Task directions: All of the lines below need to be copied exactly, apart from the pictures.

Data below:
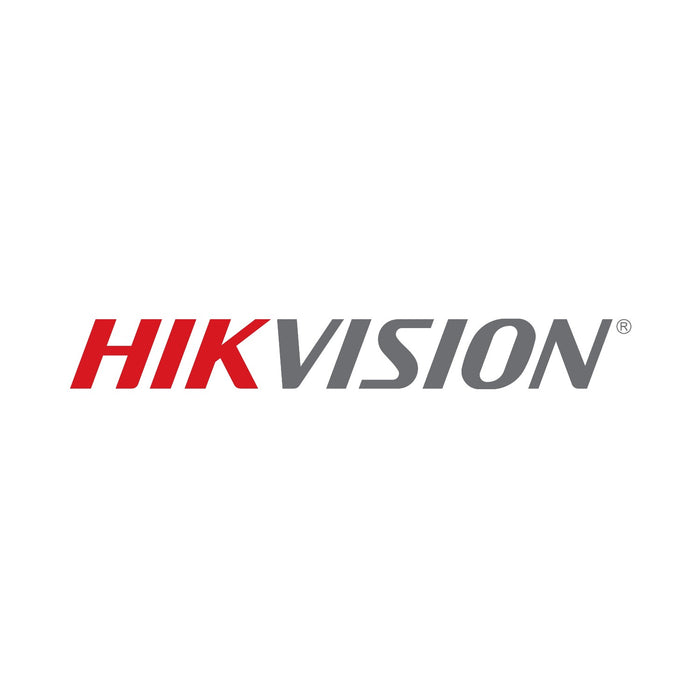 Hikvision 2 Mp Turbo Colorvu Turret Camera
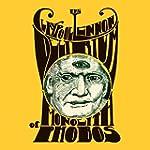 Monolith Of Phobos (Vinyl)
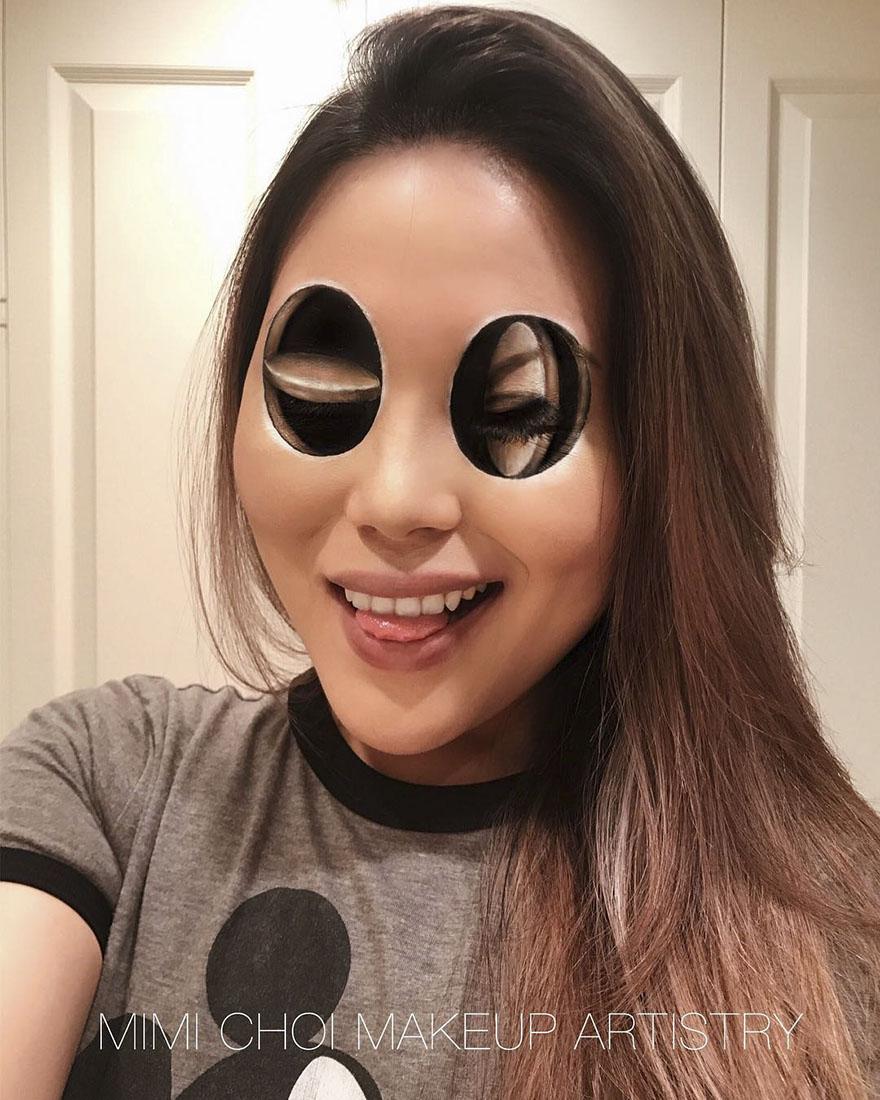 optical-illusion-make-up-mimi-choi-008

Solution for this problem:
 Hikvision 2 Mp Turbo Colorvu Turret Camera
 Monolith Of Phobos (Vinyl)
 optical-illusion-make-up-mimi-choi-008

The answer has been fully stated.